#### Brief:
Would you transcribe each entry precisely as it stands, setting aside any images?

#### Material for this exercise:
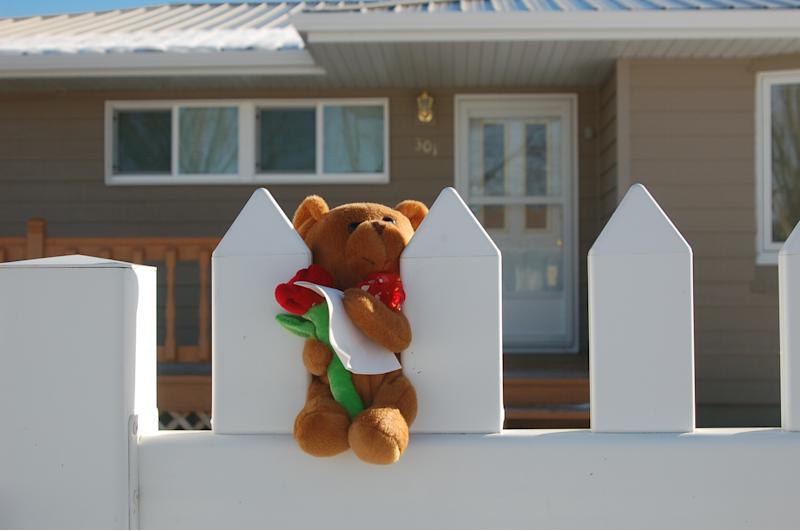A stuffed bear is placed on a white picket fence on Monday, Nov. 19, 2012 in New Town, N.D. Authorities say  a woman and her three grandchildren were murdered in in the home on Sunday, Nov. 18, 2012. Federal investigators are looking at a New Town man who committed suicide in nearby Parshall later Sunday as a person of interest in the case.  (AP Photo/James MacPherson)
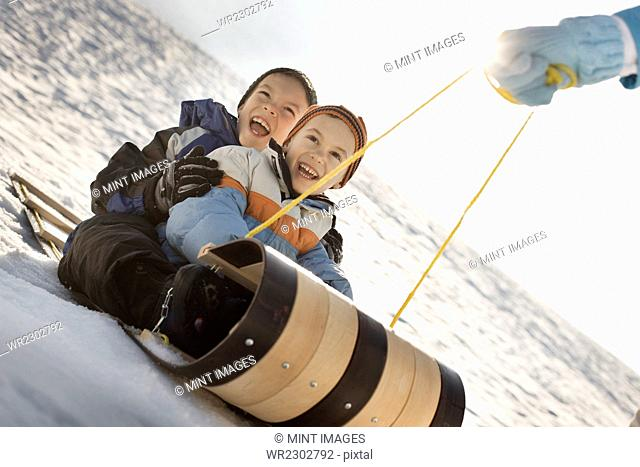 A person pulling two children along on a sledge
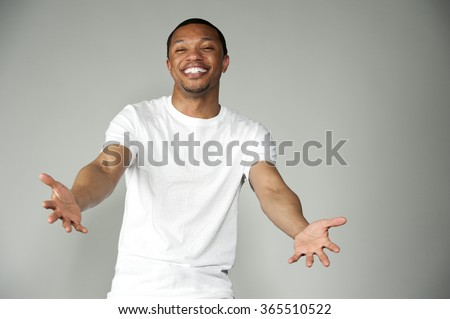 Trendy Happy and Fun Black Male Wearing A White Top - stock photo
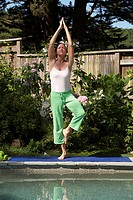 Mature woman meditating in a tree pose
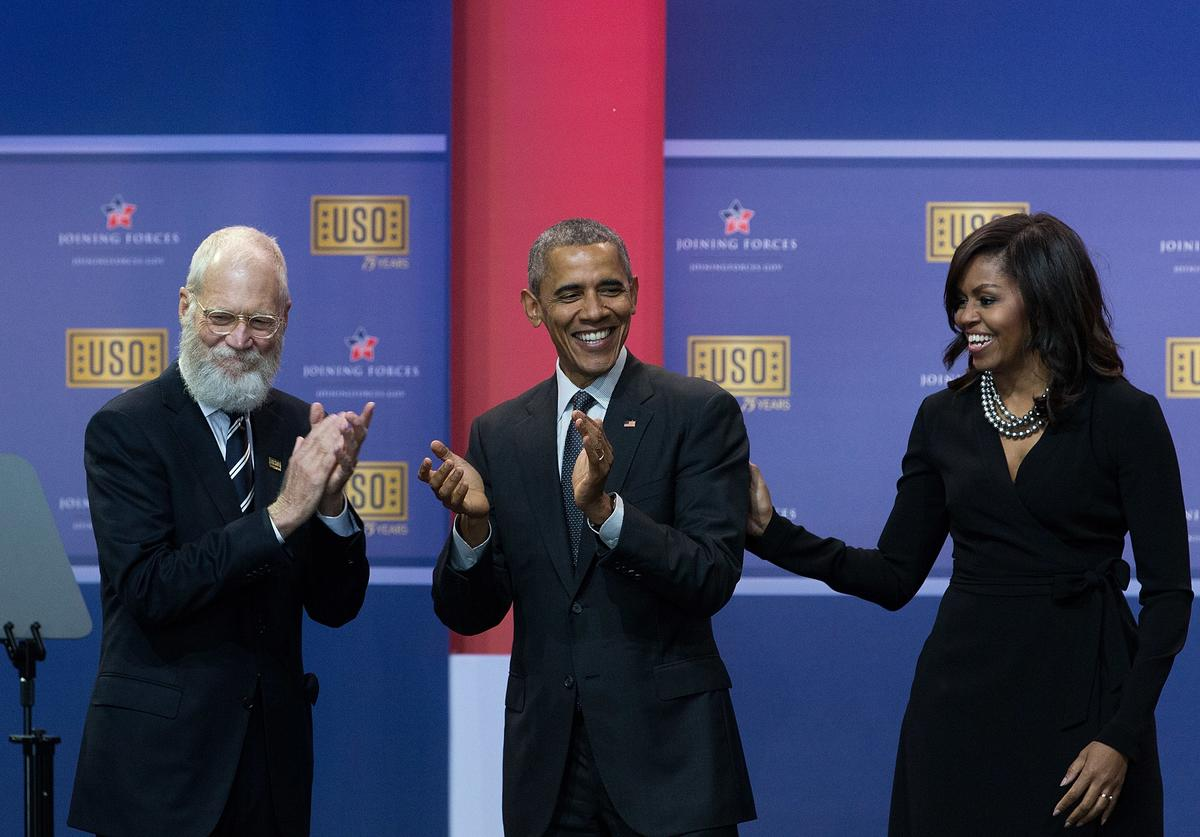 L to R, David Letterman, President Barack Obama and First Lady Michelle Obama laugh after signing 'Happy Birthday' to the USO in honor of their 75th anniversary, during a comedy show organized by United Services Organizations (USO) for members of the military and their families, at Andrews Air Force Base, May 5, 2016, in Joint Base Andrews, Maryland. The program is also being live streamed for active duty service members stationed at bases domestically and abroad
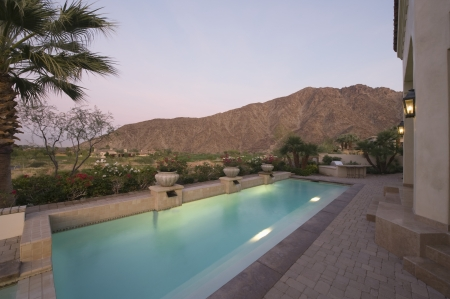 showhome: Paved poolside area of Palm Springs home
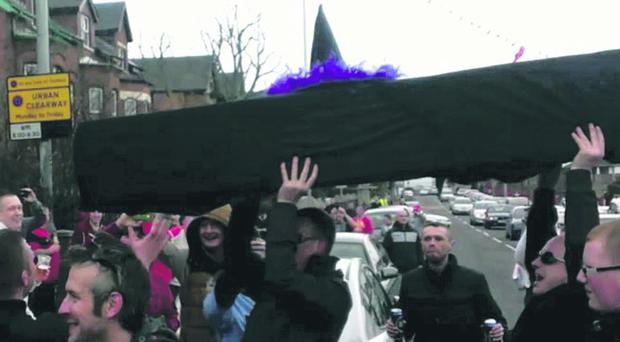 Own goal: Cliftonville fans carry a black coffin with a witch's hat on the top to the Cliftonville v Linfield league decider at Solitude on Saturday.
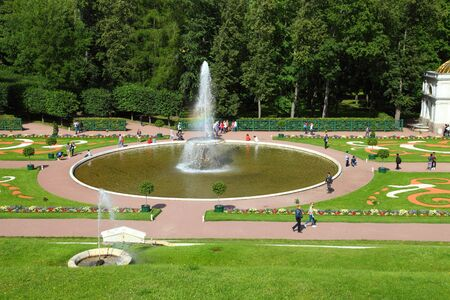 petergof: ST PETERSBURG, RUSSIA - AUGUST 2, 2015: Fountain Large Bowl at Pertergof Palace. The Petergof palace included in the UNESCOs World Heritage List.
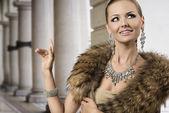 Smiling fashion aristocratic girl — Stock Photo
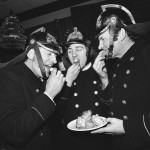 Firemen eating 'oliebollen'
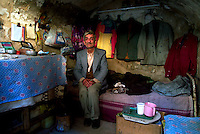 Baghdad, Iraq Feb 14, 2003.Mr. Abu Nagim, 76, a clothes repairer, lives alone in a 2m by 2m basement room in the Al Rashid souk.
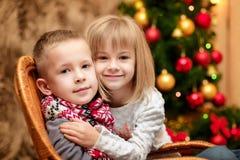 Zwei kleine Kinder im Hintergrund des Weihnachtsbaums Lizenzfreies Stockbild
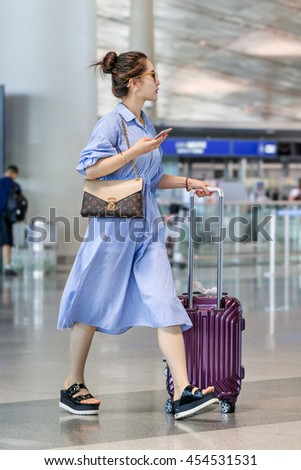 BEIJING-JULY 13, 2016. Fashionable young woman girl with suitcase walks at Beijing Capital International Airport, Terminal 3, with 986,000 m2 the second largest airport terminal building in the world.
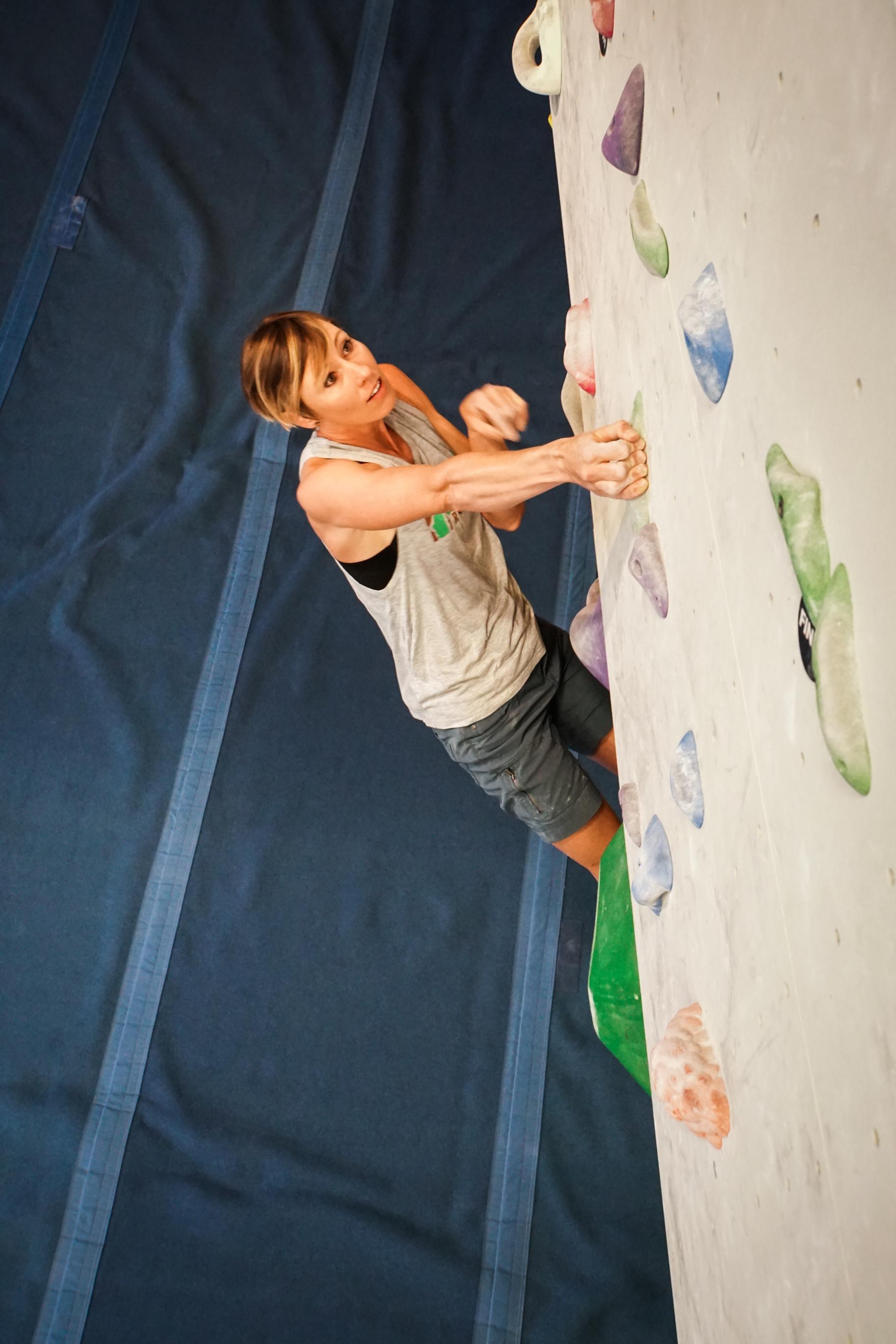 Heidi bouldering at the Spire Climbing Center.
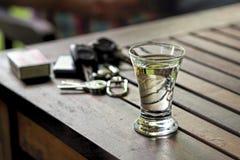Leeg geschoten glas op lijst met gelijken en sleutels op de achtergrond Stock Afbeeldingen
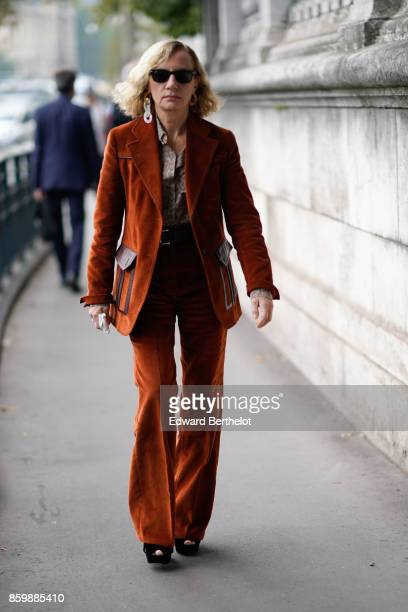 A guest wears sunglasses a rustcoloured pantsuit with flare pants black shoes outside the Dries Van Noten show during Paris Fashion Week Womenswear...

#### Answer box:
A stuffed bear is placed on a white picket fence on Monday, Nov. 19, 2012 in New Town, N.D. Authorities say  a woman and her three grandchildren were murdered in in the home on Sunday, Nov. 18, 2012. Federal investigators are looking at a New Town man who committed suicide in nearby Parshall later Sunday as a person of interest in the case.  (AP Photo/James MacPherson)
 A person pulling two children along on a sledge
 Trendy Happy and Fun Black Male Wearing A White Top - stock photo
 Mature woman meditating in a tree pose
 L to R, David Letterman, President Barack Obama and First Lady Michelle Obama laugh after signing 'Happy Birthday' to the USO in honor of their 75th anniversary, during a comedy show organized by United Services Organizations (USO) for members of the military and their families, at Andrews Air Force Base, May 5, 2016, in Joint Base Andrews, Maryland. The program is also being live streamed for active duty service members stationed at bases domestically and abroad
 showhome: Paved poolside area of Palm Springs home
 Own goal: Cliftonville fans carry a black coffin with a witch's hat on the top to the Cliftonville v Linfield league decider at Solitude on Saturday.
 petergof: ST PETERSBURG, RUSSIA - AUGUST 2, 2015: Fountain Large Bowl at Pertergof Palace. The Petergof palace included in the UNESCOs World Heritage List.
 Smiling fashion aristocratic girl — Stock Photo
 Firemen eating 'oliebollen'
 Baghdad, Iraq Feb 14, 2003.Mr. Abu Nagim, 76, a clothes repairer, lives alone in a 2m by 2m basement room in the Al Rashid souk.
 Zwei kleine Kinder im Hintergrund des Weihnachtsbaums Lizenzfreies Stockbild
 BEIJING-JULY 13, 2016. Fashionable young woman girl with suitcase walks at Beijing Capital International Airport, Terminal 3, with 986,000 m2 the second largest airport terminal building in the world.
 Heidi bouldering at the Spire Climbing Center.
Leeg geschoten glas op lijst met gelijken en sleutels op de achtergrond Stock Afbeeldingen
 A guest wears sunglasses a rustcoloured pantsuit with flare pants black shoes outside the Dries Van Noten show during Paris Fashion Week Womenswear...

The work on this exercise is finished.